Çözüm Köprü Değil, Tüp Geçit



Boğaziçi Üniversitesi İnşaat Fakültesi öğretim üyesi Prof. Dr. Semih Tezcan, üçüncü köprünün, İstanbul’un trafik sıkışıklığına bir çözüm olmadığını belirterek, “Bunun çözüm yolu, üçüncü köprü değil, İstanbul’un en yoğun ulaşım ekseninde, Söğütlüçeşme ile 4. Levent arasında tünel kazılarak inşa edilecek bir raylı sistem olan Boğazray tüp geçididir” dedi

Üçüncü köprünün ulaşım alt yapı tercihi açısından bir kısır döngü olduğunu anlatan Tezcan özetle şunları söyledi:

“İnsanlarımız (her gün yaklaşık 1 milyon yolcu) sabah ve akşamları trafik sıkışıklığında en az bir saat gereksiz yere zaman kaybettikleri için, işgücü kaybı, yakıt kaybı, yıpranma gibi nedenlerle ülke ekonomisi yılda 4.5 milyar dolar zarar görmektedir. Şüphesiz, insanlarımızın çektiği bu ızdırabı ve ekonomimizin uğradığı bu önemli zararı ortadan kaldırmak gerekir.”

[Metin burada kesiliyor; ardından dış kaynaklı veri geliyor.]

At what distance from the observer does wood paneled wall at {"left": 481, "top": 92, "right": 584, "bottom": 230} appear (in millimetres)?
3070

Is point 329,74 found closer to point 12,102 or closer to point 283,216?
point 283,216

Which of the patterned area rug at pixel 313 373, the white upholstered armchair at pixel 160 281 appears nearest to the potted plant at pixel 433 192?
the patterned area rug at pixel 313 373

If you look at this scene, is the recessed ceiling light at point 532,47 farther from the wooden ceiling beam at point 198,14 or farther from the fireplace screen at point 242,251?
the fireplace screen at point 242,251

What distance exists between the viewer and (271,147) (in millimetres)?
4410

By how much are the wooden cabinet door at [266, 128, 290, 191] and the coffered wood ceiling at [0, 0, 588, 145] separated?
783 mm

Tezcan, üçüncü köprünün neden bir kısır döngüye yol açacağını da şöyle anlattı: “İstanbul’da araç sahipliğinin yıllık artış oranı yüzde 16’dır. Köprü geçiş ihtiyacındaki artış oranını muhafazakâr bir tahminle yılda yüzde 7 olarak kabul edelim. Köprülerden geçiş sayısı 2000 yılında 130 milyon olduğuna göre, 20 yıl sonra 2020 yılında geçiş ihtiyacı, yılda yüzde 7 artış hızıyla, yaklaşık 530 milyon olacaktır. Bir köprünün yıllık araç geçiş kapasitesi 65 milyondur. Dolayısıyla 2020 yılında bize 8 köprü gerekir. Kısaca, her iki yılda yeni bir köprü gerekiyor.”

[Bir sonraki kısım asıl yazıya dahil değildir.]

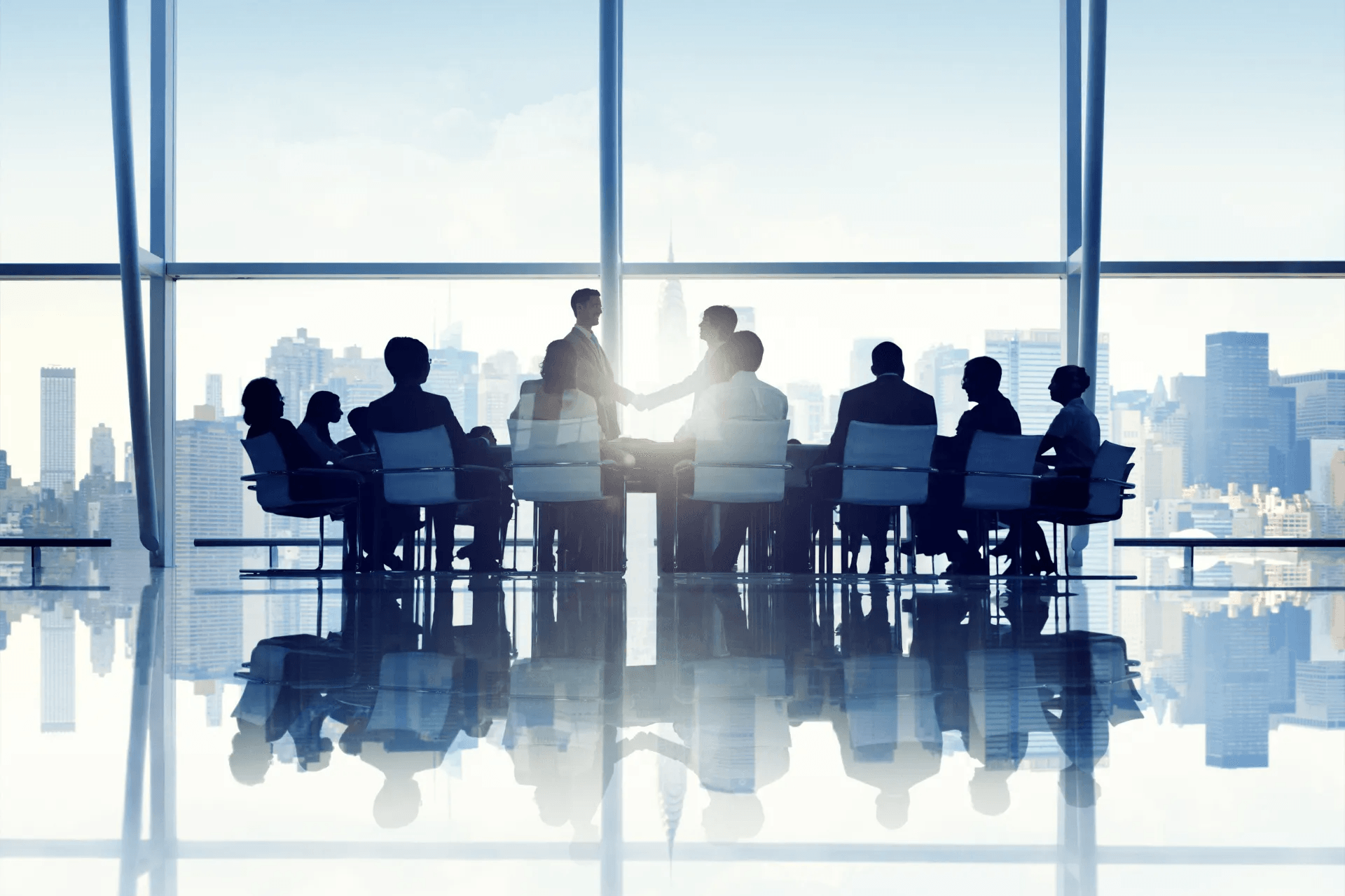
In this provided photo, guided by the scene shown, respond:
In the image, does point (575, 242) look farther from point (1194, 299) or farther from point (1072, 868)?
point (1072, 868)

En gerçekçi, en etkili ve en kesin çözümün Boğazray Tüpgeçit Projesi olduğunu savunan Tezcan bu konuda da şunları söyledi: “Çünkü Boğazray Tüpgeçit Projesi’nin üçüncü köprüye nazaran birbirinden cazip, 14 önemli üstünlüğü var. Bu geçit, Söğütlüçeşme-4. Levent arasında İstanbul Boğazı’nın, yani denizin altındaki karadan tünel kazılarak gerçekleştirilecek bir raylı sistem olacak. Boğazray tüpgeçit inşa edilirse, günde 1.5 milyon yolcu taşıyacak. Belki daha 40 yıl yeni bir köprüye ihtiyaç duyulmayacak.”